Ma formation commence par l'économie, avec un bachelor universitaire en sciences économiques orienté management. C'est en cherchant à comprendre ce que les modèles économiques laissaient de côté que je me tourne vers la sociologie, jusqu'au doctorat en sciences humaines et sociales, consacré aux solidarités associatives face aux insuffisances de l'État social et aux mutations du lien social. Cette double formation m'a laissé deux langues : celle des organisations – gestion, finances, stratégie, logiques de marché – et celle des sciences humaines et sociales.
Mon parcours professionnel s'est construit dans le milieu académique suisse, entre universités et hautes écoles, où j'évolue depuis 2009. Je suis entrée dans la recherche par un premier mandat sur les technologies de l'information et de la communication dans les migrations, à l'Université de Neuchâtel ; j'y ai ensuite mené l'assistanat doctoral et de nombreux mandats de recherche appliquée dans des domaines très divers, pour des mandants publics et associatifs.
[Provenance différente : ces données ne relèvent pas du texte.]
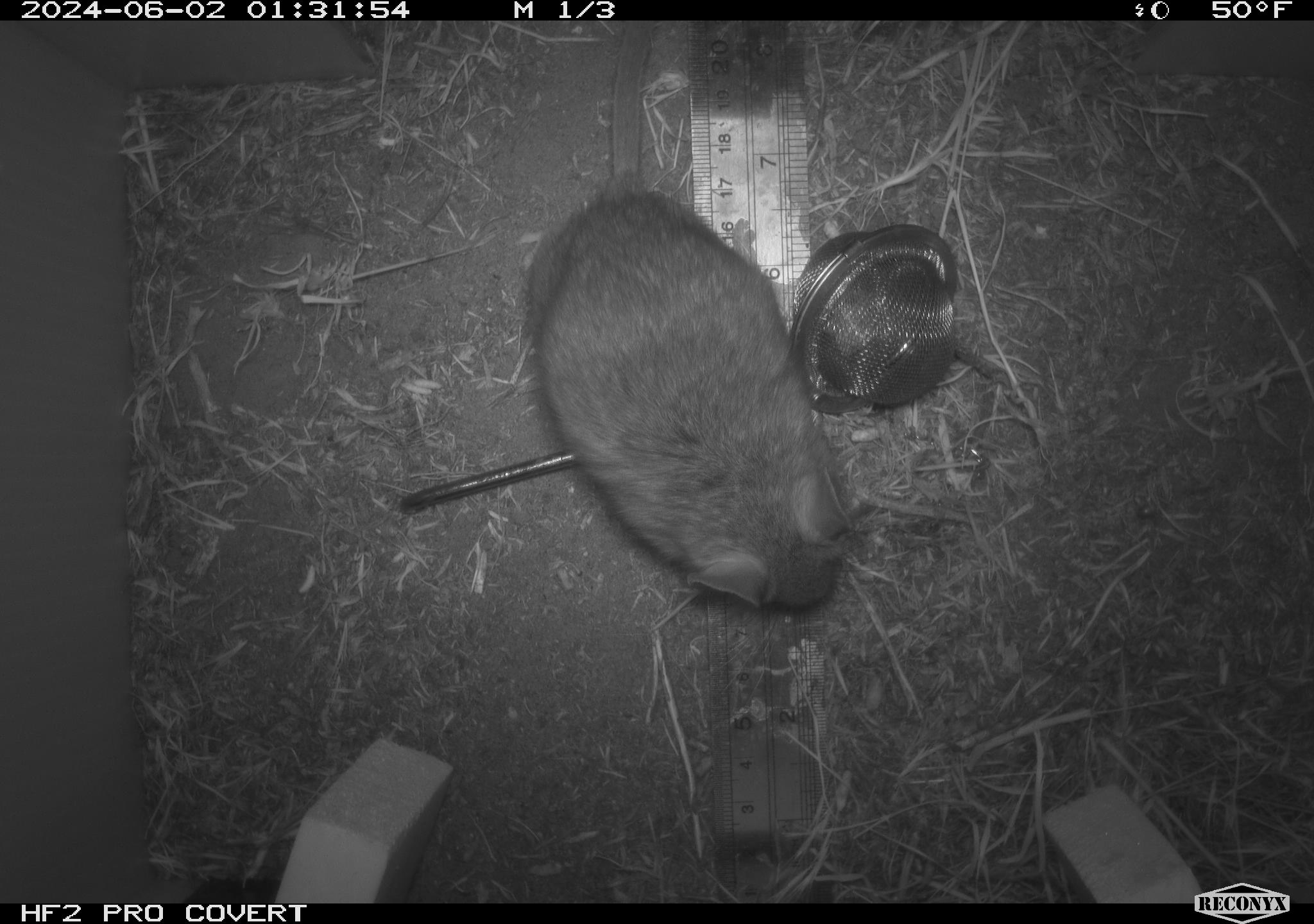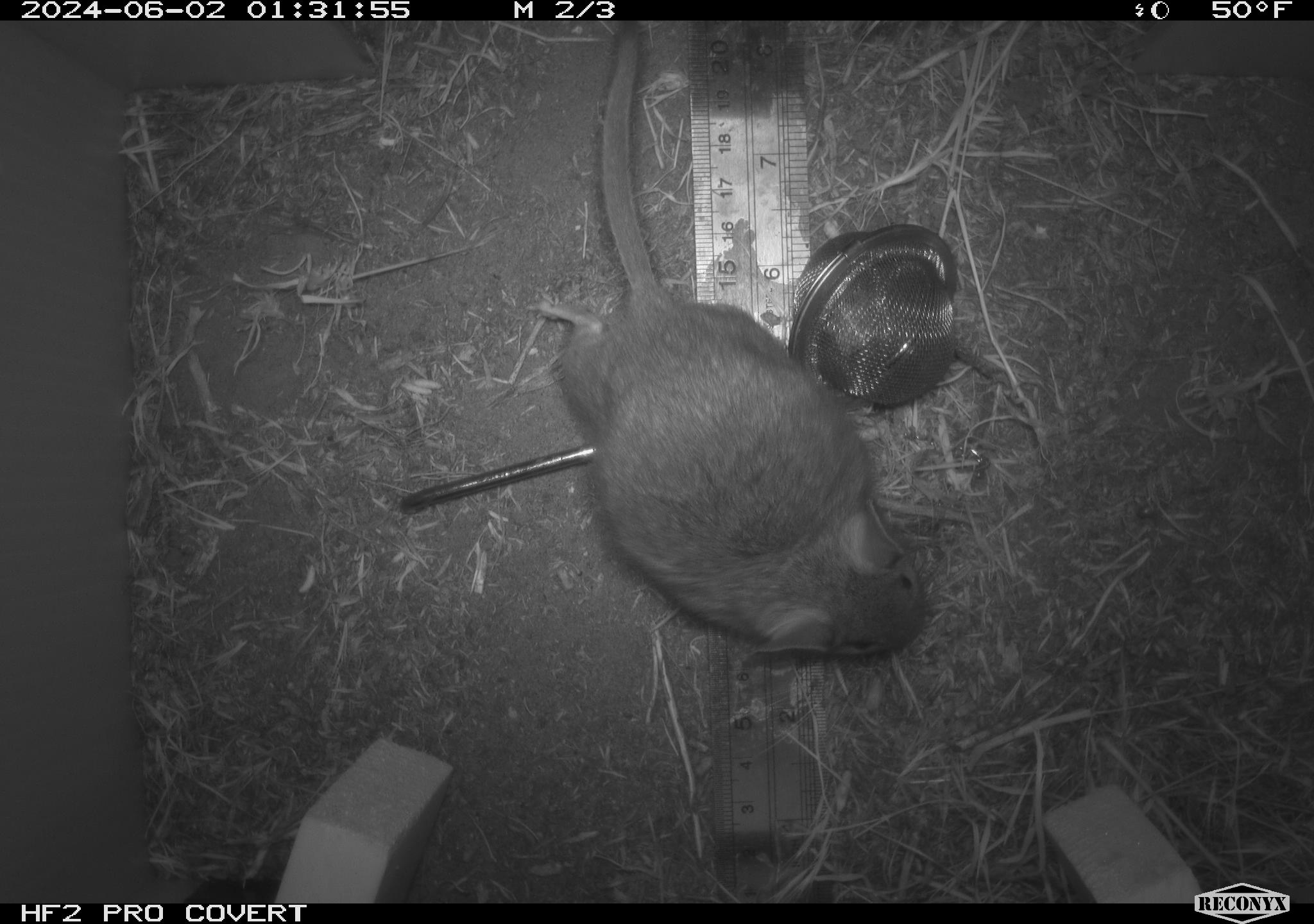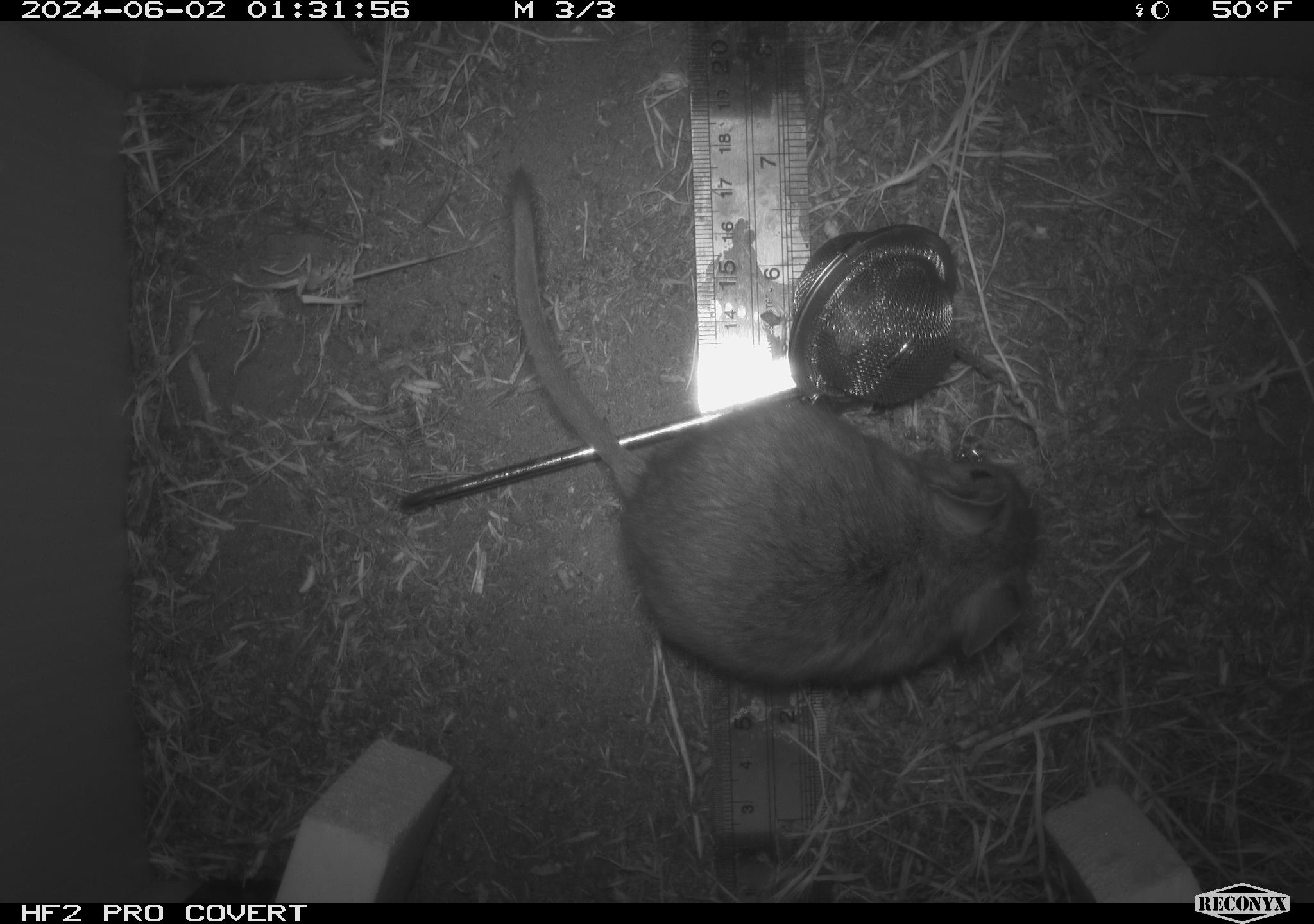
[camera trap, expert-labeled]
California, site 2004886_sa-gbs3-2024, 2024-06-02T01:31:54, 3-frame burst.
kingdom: Animalia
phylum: Chordata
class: Mammalia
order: Rodentia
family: Cricetidae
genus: Neotoma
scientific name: Neotoma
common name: pack rat or woodrat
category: neotoma species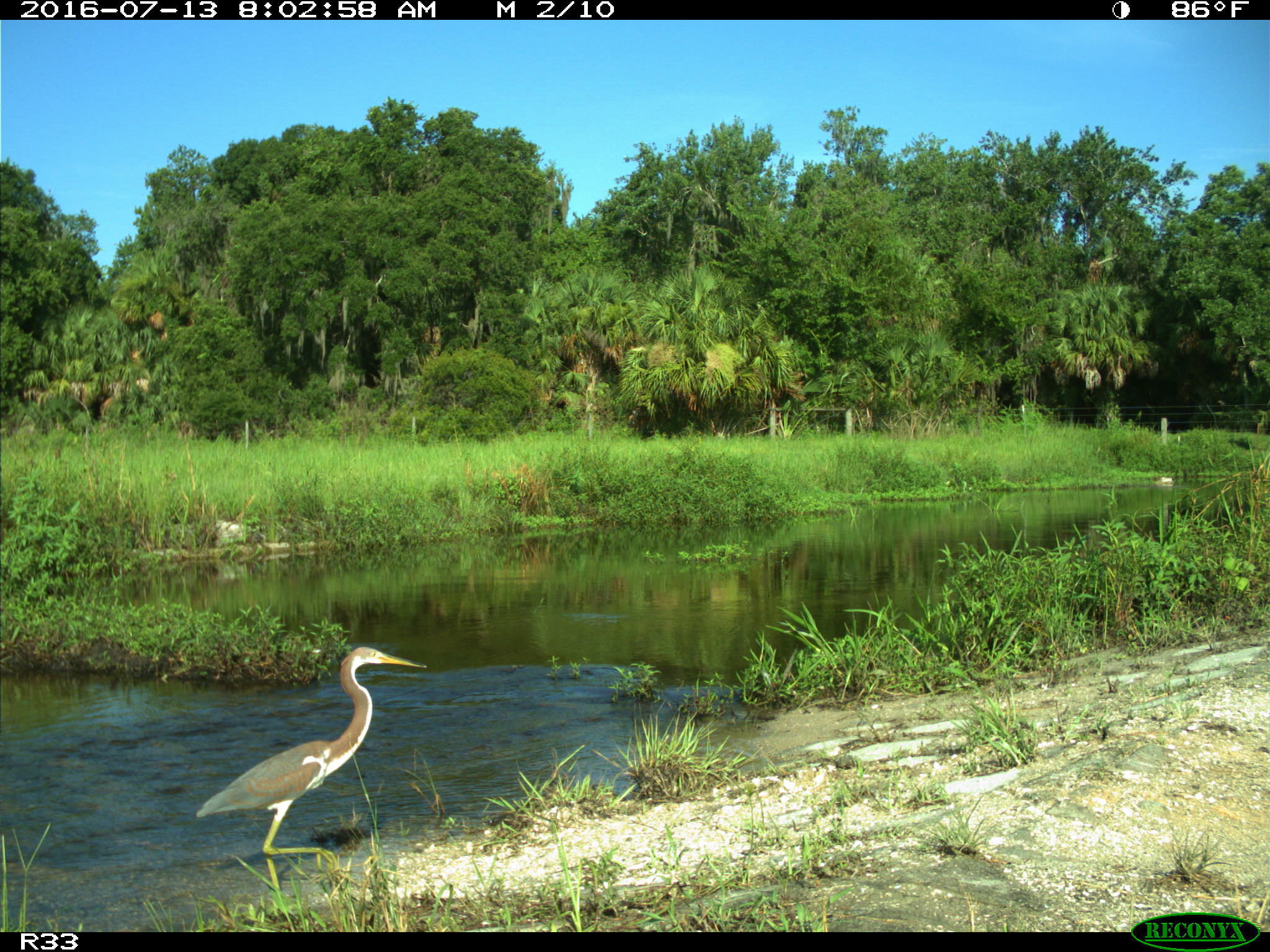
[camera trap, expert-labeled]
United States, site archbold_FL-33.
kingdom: Animalia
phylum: Chordata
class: Aves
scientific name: Aves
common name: birds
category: unidentified bird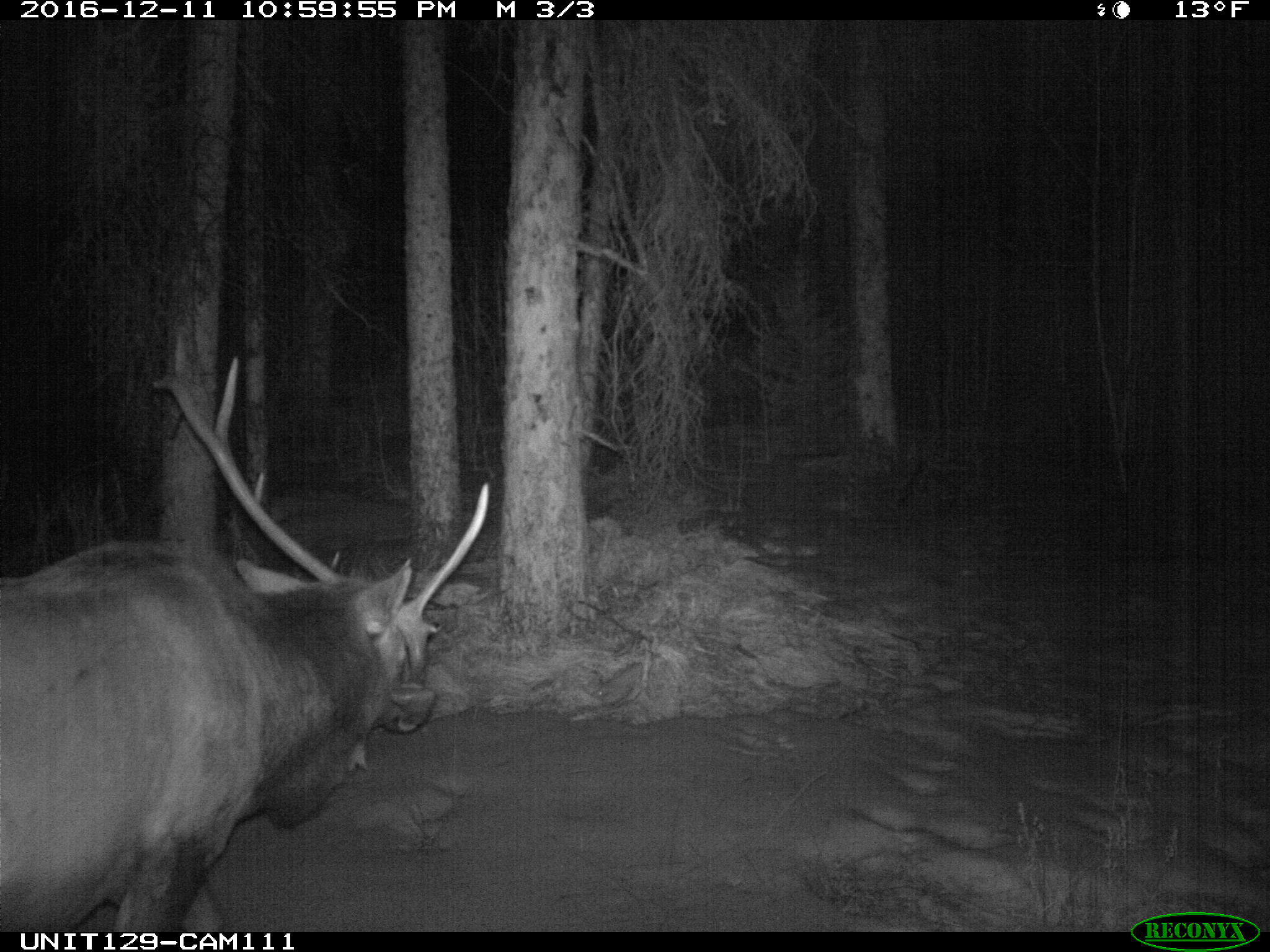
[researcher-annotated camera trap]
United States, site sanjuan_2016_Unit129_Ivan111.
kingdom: Animalia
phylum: Chordata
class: Mammalia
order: Artiodactyla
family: Cervidae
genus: Cervus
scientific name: Cervus elaphus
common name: red deer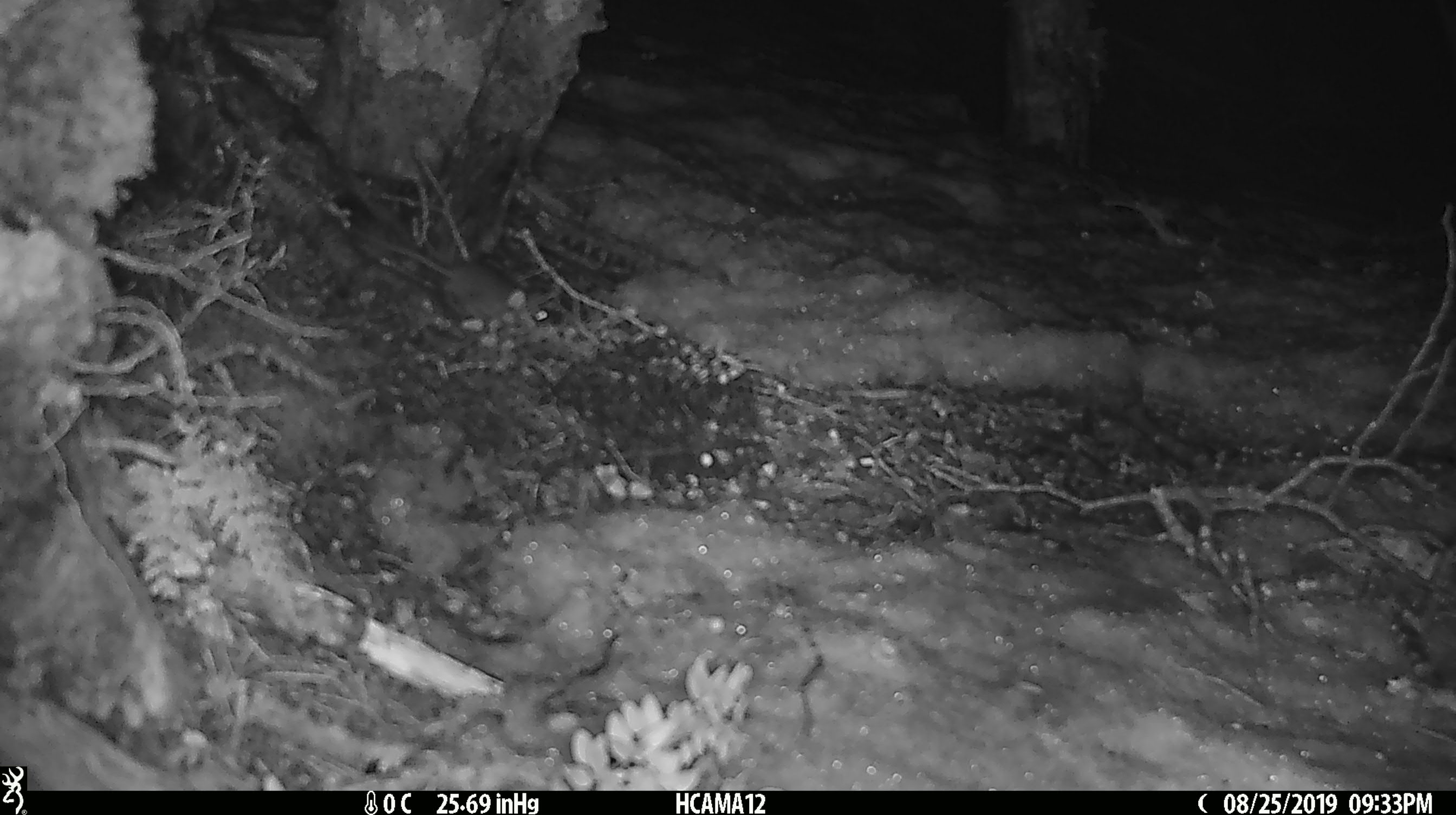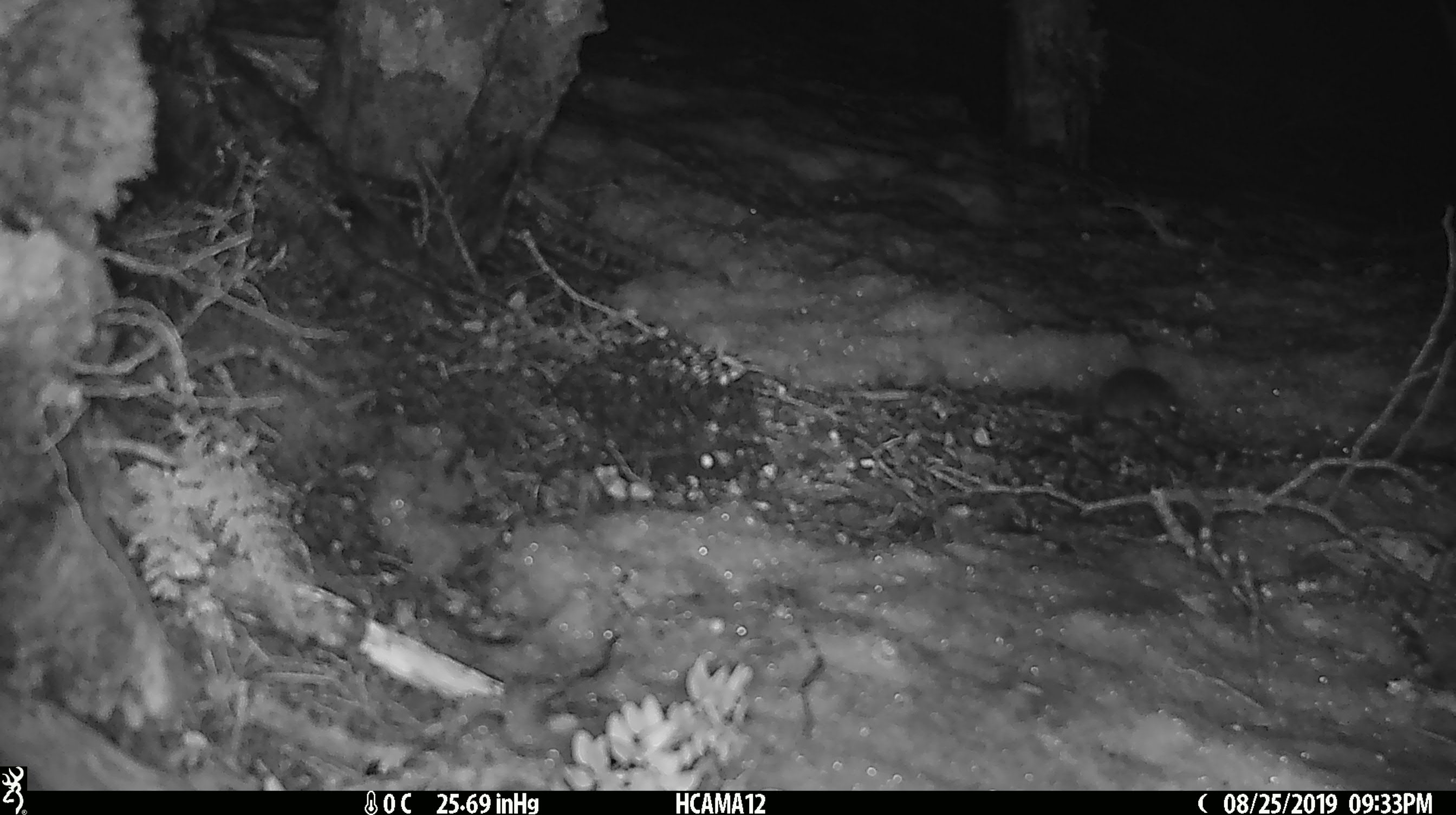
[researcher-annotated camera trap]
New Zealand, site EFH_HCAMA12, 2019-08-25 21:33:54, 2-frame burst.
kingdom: Animalia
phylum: Chordata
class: Mammalia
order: Rodentia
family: Muridae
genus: Mus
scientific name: Mus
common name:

C'est dans ce cadre que j'ai réalisé ma thèse de doctorat, soutenue en 2018 (mention summa cum laude) – en parallèle de ces mandats, de la direction de travaux de bachelor à la Haute école de travail social de Genève et de divers enseignements. J'ai géré un projet du Fonds national suisse au CHUV, puis passé six années à la Haute école de santé de Fribourg, entre coordination de projets de recherche, enquêtes de terrain et enseignement ; j'y ai notamment copiloté la mise sur pied d'une ligne d'écoute et de soutien pour les proches aidant·e·s, dans le cadre d'un mandat de l'État de Fribourg, et assuré en parallèle le secrétariat général de l'association Proches Aidants Fribourg. J'enseigne les méthodes de recherche depuis 2010 – à l'université comme en haute école et auprès de corps enseignants – et depuis 2015 comme chargée d'enseignement à l'Université de Neuchâtel.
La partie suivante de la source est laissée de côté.